Os conselheiros do Cruzeiro se preparam para analisar, no dia 25 de abril, no Salão Nobre do Barro Preto, as contas do clube referentes ao ano de 2018. O balanço financeiro da Raposa foi divulgado e apresentou déficit de R$ 27.236,795.

Pela sétima vez seguida o Cruzeiro fecha um ano ‘no vermelho”. A última vez que conseguiu garantir lucro ao fim da temporada foi em 2011, quando apresentou superávit de R$ 13,1 milhões.

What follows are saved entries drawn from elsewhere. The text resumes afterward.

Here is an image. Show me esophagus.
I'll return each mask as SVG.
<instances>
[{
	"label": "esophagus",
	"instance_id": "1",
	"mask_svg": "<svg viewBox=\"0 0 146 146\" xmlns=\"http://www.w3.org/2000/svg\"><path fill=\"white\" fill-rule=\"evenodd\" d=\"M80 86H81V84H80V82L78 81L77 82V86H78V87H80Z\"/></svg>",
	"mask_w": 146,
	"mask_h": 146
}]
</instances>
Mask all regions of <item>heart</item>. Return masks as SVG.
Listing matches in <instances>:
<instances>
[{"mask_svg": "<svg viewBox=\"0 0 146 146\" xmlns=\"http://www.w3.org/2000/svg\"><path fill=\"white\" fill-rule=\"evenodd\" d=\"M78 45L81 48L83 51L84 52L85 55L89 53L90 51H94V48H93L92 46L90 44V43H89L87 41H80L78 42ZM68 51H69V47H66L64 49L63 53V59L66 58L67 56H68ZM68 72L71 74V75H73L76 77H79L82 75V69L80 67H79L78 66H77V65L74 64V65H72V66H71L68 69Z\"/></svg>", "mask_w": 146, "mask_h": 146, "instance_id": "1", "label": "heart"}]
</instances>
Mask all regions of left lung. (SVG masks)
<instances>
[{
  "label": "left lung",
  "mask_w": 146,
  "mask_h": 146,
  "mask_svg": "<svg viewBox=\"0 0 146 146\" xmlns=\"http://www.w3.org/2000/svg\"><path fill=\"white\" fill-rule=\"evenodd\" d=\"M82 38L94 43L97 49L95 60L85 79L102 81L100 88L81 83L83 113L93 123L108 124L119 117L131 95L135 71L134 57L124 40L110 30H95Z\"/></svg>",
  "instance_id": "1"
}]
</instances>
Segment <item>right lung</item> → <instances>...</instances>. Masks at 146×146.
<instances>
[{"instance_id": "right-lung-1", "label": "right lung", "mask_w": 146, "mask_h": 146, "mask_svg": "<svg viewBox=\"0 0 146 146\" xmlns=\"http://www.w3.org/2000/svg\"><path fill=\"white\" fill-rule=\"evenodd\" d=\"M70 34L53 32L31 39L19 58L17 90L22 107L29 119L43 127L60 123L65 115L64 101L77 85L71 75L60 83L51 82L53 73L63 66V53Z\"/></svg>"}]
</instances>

Desde então o clube estrelado não sabe o que é lucro ao fim de um ano, e a temporada de 2017 garantiu o quarto maior índice negativo nas contas do Cruzeiro desde 2012.

Em 2012 as contas fecharam negativas em R$ 30,9 milhões; nas temporadas em que faturou o bicampeonato brasileiro o Cruzeiro também ficou no vermelho. Em 2013 o acúmulo negativo foi de R$ 22,8 milhões e em 2014 de R$ 38,6 milhões.

Já em 2015 a conta ficou negativa em R$ 25, 7 milhões; em 2016 o clube ficou com R$ 29,3 milhões e 2017 R$ 16,8 milhões.

Por problemas financeiros como os apontados no Balanço Patrimonial com referência ao ano passado que a atual diretoria buscou o apoio dos conselheiros para aprovar em assembleia o empréstimo de R$ 300 milhões.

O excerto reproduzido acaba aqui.